If “zombie fungus” sounds like something straight out of a horror show, that’s because it is: the paranormal, shambling threats of HBO’s “The Last of Us” are based on a real-life fungus that infects insects, taking control of their bodies and puppeting them like zombies. It turns out, scientists have discovered, those kinds of fungi have been at work a lot longer than we thought.

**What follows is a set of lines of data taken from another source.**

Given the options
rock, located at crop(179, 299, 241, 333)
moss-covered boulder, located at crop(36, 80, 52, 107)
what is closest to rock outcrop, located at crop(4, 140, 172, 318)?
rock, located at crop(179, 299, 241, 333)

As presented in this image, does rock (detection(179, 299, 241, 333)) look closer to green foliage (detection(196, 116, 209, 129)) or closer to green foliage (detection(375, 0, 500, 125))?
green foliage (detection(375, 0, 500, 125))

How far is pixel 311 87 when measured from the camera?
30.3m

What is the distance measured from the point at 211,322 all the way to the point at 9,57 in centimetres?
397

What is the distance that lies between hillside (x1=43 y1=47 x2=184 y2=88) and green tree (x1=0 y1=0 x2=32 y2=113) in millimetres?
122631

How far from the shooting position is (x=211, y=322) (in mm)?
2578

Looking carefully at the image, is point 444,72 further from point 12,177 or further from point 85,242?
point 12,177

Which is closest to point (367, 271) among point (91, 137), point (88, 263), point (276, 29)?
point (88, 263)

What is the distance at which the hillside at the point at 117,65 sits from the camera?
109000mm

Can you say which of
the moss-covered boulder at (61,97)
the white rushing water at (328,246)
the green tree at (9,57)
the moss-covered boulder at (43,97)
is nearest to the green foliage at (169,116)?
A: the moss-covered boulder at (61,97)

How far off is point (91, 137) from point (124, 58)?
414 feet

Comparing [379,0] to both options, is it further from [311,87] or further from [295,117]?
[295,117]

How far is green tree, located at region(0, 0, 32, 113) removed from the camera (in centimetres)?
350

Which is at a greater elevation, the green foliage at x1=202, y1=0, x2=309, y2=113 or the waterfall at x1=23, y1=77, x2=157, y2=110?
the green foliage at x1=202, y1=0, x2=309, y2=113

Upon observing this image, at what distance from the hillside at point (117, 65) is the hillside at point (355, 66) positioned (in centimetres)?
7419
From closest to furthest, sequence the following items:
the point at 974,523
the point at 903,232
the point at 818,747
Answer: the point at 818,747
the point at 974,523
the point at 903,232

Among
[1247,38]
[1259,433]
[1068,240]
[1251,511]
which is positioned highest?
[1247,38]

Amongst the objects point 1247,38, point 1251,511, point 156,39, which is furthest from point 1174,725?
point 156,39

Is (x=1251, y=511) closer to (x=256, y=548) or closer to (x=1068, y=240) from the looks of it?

In today’s world, fungi of the genus Ophiocordyceps infect insect hosts, usually ants, and lodge in their brains. As the ants die, the fungus sends signals to their limbs, urging them to climb as high as they can onto a leaf or blade of grass. At that vantage point, the fungus kills the ants, then erupts from their heads to fire its spores into the air.

Existing fossil records suggested that such parasitic fungi have been using bugs to breed for up to 40 million years. However, a discovery of two insects — a fly and an ant — encased in Cretaceous amber has forced paleontologists to rethink the fungaltimeline.

“The discovery of these two fossils suggests that terrestrial ecosystems were already very complex,” paleobiologist Yuhui Zhuang told CNN, “and that Ophiocordyceps, in particular, may have begun to act as ‘predators’ of insects in the Cretaceous period …” 

Both insects, which were trapped in the amber 99 million years ago, show signs of cordyceps infection. That’s a rarity in and of itself. Fungi are usually too soft to fossilize, so any sample from that long ago is a paleontological treasure. 

“Overall, these two fossils are very rare,” Zhuang noted, “at least among the tens of thousands of amber specimens we’ve seen, and only a few have preserved the symbiotic relationship between fungi and insects.”